Experimental Fluid Mechanic Evaluation of Liner Drag and Acoustic-Drag Interaction

The purpose of this dissertation is to establish the current state of the art in acoustic liner drag research, describe recently designed and built facilities at the University of Notre Dame for conducting such research, discuss the coupling of aerodynamic drag and acoustic excitation with liners, and offer conclusions and recommendations for future work in the area.

Conventional acoustic liners for ducted turbofan engine nacelles have been proven to reliably reduce engine noise in commercial aircraft for a narrow frequency range. Traditional acoustic liners consist of a porous facesheet, honeycomb core, and solid backing. These liners are placed in the fore and aft bypass ducts of commercial jet engine nacelles. As technology has developed, new liner designs, including variable-depth cores, show promise of reducing noise in a broad frequency range. Additionally, the next generation of aircraft design may allow for more aircraft surface area to be covered by acoustic liners, further reducing aircraft noise perceived on the ground. Before these advanced acoustic technologies can make their way onto commercial aircraft fleets, the aerodynamic drag caused by the liners must be understood. Using the Mach 0.6 Wind Tunnel at the University of Notre Dame, a direct drag measurement system has been developed utilizing a linear force balance. In combination with indirect drag measurements taken at the Curved Duct Test Rig at the NASA Langley Research Center, measurement confidence has been established.

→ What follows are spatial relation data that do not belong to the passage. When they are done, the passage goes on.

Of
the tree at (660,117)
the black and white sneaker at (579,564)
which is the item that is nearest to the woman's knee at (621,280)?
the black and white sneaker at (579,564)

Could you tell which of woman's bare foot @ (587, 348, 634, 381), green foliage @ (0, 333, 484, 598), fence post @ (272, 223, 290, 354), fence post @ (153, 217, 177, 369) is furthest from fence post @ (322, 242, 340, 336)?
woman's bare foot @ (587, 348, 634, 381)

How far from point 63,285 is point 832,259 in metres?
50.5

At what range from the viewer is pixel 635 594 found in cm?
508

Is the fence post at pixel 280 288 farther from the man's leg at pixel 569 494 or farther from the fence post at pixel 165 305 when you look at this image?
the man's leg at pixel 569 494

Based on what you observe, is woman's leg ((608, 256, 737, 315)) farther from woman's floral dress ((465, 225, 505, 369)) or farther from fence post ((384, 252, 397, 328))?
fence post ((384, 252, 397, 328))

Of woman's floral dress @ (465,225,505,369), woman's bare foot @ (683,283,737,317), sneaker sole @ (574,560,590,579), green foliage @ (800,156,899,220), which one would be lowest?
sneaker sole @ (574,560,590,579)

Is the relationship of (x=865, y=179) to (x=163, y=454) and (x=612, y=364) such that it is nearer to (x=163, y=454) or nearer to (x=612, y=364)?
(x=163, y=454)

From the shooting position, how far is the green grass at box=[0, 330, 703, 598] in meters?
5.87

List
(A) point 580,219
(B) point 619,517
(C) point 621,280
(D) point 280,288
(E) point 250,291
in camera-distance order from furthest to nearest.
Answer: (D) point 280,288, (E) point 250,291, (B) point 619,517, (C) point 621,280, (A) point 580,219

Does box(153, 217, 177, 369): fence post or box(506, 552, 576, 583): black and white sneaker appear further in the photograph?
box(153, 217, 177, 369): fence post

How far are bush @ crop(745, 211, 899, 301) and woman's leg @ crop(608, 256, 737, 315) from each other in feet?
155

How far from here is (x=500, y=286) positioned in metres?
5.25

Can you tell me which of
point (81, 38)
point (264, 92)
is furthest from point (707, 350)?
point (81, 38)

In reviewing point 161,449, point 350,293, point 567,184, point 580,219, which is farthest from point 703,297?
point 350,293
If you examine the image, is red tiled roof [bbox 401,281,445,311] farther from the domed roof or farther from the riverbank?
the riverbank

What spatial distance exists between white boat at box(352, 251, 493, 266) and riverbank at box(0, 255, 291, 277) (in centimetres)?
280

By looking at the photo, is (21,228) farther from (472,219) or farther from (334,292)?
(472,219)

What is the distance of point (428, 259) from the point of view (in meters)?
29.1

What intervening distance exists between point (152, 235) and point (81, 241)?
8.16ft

Using hotwire anemometry, mean velocity profiles were measured as well as the turbulence intensity, burst phenomena, and spectra for several liner types. The results suggest a strong correlation between the aerodynamic drag measured and the presence of burst events in the boundary layer. Lastly the coupling of acoustic excitation and liner drag will be explored as measured drag increases when in the presence of high levels of tonal noise.

This dissertation aims to provide a comprehensive report on a new method for evaluating liner drag, analyze a database of velocity profile measurements, and describe a proposal for a reduced drag concept utilizing known capabilities for smooth walls.